### EXTRACTED MATERIAL
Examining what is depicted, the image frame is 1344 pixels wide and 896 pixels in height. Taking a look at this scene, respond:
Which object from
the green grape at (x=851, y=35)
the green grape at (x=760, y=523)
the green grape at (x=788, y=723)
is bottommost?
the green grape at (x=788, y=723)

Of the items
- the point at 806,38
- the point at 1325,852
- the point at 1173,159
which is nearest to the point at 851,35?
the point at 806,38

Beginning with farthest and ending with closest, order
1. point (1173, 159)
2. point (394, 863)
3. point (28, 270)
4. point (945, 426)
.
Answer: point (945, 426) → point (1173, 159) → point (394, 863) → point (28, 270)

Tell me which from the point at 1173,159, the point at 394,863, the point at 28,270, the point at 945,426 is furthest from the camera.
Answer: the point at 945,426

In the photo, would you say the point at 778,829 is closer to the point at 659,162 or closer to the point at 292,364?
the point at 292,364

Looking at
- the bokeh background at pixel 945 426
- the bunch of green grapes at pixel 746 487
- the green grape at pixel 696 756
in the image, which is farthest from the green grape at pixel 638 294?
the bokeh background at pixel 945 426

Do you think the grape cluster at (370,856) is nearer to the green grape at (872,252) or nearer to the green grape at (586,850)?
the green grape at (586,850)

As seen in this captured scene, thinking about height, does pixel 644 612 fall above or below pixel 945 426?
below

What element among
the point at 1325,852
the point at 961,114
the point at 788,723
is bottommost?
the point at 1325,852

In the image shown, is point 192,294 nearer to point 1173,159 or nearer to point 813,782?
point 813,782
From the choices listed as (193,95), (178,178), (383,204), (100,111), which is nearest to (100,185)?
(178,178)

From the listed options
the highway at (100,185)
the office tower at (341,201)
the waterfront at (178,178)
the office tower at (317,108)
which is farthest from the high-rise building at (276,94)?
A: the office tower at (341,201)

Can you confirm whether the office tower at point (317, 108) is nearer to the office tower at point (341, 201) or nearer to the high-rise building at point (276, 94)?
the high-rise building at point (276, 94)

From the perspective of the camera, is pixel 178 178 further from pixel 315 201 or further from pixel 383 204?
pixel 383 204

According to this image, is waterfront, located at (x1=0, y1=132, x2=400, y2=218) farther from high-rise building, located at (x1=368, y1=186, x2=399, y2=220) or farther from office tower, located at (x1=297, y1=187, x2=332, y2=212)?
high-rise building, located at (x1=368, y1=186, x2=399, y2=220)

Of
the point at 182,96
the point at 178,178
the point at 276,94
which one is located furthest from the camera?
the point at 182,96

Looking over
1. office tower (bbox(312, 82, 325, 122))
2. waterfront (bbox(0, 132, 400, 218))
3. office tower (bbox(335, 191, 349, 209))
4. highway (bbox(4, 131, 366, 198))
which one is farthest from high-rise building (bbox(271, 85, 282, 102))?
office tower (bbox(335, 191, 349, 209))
######
EXERCISE OBJECTIVE
Above are the records; retype every one exactly.

RESULT OF THE EXERCISE
Examining what is depicted, the image frame is 1344 pixels wide and 896 pixels in height. Taking a look at this scene, respond:
Which object from
the green grape at (x=851, y=35)
the green grape at (x=760, y=523)
the green grape at (x=788, y=723)
is bottommost?
the green grape at (x=788, y=723)

Of the items
- the point at 806,38
- the point at 1325,852
- the point at 1173,159
which is nearest to the point at 851,35?
the point at 806,38

Beginning with farthest and ending with closest, order
1. point (1173, 159)
2. point (394, 863)
3. point (28, 270)
4. point (945, 426)
.
Answer: point (945, 426) → point (1173, 159) → point (394, 863) → point (28, 270)

Tell me which from the point at 1173,159, the point at 394,863, the point at 28,270, the point at 945,426 is furthest from the camera.
Answer: the point at 945,426

In the photo, would you say the point at 778,829 is closer to the point at 659,162 or closer to the point at 292,364?
the point at 292,364

Looking at
- the bokeh background at pixel 945 426
- the bunch of green grapes at pixel 746 487
- the green grape at pixel 696 756
in the image, which is farthest from the green grape at pixel 638 294?
the bokeh background at pixel 945 426

Do you think the grape cluster at (370,856) is nearer to the green grape at (872,252) or nearer to the green grape at (586,850)?
the green grape at (586,850)

As seen in this captured scene, thinking about height, does pixel 644 612 fall above or below pixel 945 426?
below

What element among
the point at 1325,852
the point at 961,114
the point at 788,723
is bottommost?
the point at 1325,852

In the image shown, is point 192,294 nearer to point 1173,159 or nearer to point 813,782?
point 813,782
From the choices listed as (193,95), (178,178), (383,204), (100,111), which is nearest to (100,185)?
(178,178)

From the listed options
the highway at (100,185)
the office tower at (341,201)
the waterfront at (178,178)
the office tower at (317,108)
which is farthest from the high-rise building at (276,94)?
A: the office tower at (341,201)

Can you confirm whether the office tower at point (317, 108) is nearer to the office tower at point (341, 201) or nearer to the high-rise building at point (276, 94)?
the high-rise building at point (276, 94)

From the perspective of the camera, is pixel 178 178 further from pixel 315 201 or further from pixel 383 204?
pixel 383 204

According to this image, is waterfront, located at (x1=0, y1=132, x2=400, y2=218) farther from high-rise building, located at (x1=368, y1=186, x2=399, y2=220) or farther from office tower, located at (x1=297, y1=187, x2=332, y2=212)?
high-rise building, located at (x1=368, y1=186, x2=399, y2=220)

Of
the point at 182,96
the point at 178,178
the point at 276,94
which one is located furthest from the camera?
the point at 182,96

Looking over
1. office tower (bbox(312, 82, 325, 122))
2. waterfront (bbox(0, 132, 400, 218))
3. office tower (bbox(335, 191, 349, 209))
4. highway (bbox(4, 131, 366, 198))
which one is farthest from high-rise building (bbox(271, 85, 282, 102))?
office tower (bbox(335, 191, 349, 209))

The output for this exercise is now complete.